MASTER_AUTO_POSITION being reset to 0 after graceful-master-takeover #508

shlomi-noach · 2018-05-20T09:22:40Z

On behalf of @almeida-pythian, cross post from outbrain-inc/orchestrator#304

Hi @shlomi-noach , I think I might have found a bug during graceful-master-takeover process.
All slaves, prior to graceful-master-takeover starting, have the following: Auto_Position: 1. However, after graceful-master-takeover takes place, Auto_Position is set to 0, and further graceful failovers do not work until I set it back to 1.

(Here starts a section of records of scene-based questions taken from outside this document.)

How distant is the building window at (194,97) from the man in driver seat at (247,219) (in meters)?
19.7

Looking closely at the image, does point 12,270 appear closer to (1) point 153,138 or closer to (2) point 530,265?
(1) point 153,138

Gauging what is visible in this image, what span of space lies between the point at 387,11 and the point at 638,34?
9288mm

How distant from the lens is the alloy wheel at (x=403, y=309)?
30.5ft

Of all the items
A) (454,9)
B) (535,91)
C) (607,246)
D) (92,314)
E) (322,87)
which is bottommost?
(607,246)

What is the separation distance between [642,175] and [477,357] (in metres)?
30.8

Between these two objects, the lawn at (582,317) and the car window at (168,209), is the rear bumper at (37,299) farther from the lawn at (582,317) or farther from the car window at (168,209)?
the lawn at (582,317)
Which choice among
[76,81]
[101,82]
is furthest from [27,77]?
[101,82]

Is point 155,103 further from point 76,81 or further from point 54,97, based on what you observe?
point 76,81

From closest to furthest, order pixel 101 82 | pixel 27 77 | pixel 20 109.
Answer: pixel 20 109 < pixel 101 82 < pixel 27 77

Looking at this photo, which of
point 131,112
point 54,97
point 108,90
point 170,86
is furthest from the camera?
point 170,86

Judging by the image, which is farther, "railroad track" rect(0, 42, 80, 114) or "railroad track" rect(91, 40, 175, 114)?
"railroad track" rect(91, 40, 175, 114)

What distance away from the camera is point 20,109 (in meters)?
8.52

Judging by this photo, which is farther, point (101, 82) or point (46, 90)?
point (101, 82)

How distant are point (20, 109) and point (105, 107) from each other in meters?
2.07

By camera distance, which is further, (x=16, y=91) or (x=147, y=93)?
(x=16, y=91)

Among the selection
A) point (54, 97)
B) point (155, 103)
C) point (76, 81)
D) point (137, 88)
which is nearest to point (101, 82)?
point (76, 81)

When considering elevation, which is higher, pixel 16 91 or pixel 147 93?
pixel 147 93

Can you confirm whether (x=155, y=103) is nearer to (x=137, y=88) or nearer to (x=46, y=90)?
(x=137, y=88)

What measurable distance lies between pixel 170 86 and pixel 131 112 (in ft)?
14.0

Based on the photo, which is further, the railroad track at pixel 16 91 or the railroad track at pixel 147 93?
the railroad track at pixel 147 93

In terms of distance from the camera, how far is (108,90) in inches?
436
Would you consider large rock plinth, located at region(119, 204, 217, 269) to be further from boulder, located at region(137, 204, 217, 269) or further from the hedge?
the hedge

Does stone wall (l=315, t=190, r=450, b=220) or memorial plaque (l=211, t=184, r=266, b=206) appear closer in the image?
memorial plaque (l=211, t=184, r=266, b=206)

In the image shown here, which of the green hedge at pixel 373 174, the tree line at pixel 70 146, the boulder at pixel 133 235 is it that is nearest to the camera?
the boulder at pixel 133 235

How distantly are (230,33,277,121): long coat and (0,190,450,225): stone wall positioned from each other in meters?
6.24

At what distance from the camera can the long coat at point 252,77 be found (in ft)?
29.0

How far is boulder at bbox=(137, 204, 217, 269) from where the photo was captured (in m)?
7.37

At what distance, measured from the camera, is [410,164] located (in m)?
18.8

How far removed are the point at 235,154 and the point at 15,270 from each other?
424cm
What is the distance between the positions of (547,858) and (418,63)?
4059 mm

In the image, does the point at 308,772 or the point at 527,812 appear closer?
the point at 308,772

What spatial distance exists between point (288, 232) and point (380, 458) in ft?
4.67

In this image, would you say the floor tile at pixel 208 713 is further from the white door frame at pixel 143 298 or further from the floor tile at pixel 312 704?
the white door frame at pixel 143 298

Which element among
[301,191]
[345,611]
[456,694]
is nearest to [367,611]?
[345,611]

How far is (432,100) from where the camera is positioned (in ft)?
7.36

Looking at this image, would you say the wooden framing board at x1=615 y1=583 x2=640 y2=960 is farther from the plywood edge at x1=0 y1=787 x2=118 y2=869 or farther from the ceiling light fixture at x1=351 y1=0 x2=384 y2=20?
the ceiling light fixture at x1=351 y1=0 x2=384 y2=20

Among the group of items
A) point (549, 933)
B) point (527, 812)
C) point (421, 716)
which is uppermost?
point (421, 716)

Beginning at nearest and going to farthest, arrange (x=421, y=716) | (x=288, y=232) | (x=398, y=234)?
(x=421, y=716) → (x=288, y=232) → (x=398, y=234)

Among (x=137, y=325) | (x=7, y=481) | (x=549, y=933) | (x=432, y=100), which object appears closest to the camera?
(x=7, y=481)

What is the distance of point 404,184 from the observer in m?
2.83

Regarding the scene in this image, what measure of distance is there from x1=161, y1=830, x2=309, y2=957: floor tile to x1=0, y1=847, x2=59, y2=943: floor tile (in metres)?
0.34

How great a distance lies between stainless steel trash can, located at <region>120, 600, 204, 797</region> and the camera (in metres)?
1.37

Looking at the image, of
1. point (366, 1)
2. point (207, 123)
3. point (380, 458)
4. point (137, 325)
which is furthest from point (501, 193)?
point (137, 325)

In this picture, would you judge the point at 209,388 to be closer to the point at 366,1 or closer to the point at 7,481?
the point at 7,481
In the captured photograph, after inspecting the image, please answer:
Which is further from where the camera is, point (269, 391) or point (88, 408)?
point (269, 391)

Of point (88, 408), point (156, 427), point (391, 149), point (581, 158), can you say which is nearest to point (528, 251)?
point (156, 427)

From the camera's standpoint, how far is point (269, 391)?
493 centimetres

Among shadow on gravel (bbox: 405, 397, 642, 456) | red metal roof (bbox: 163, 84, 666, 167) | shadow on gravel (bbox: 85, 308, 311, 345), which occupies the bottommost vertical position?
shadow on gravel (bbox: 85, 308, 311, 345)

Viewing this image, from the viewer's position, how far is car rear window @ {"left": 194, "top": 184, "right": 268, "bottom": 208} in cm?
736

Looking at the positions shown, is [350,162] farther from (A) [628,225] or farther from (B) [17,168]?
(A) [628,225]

I have the following test scenario below:

[root@po-proxysql1 orchestrator]# orchestrator-client -c topology -i po-mysql1:53306
po-mysql1:53306     [0s,ok,5.7.21-21-log,rw,MIXED,>>,GTID]
+ po-mysql2:53306   [0s,ok,5.7.21-21-log,ro,MIXED,>>,GTID]
+ po-mysql3:53306   [0s,ok,5.7.21-21-log,ro,MIXED,>>,GTID]
  + po-mysql4:53306 [0s,ok,5.7.21-21-log,ro,MIXED,>>,GTID]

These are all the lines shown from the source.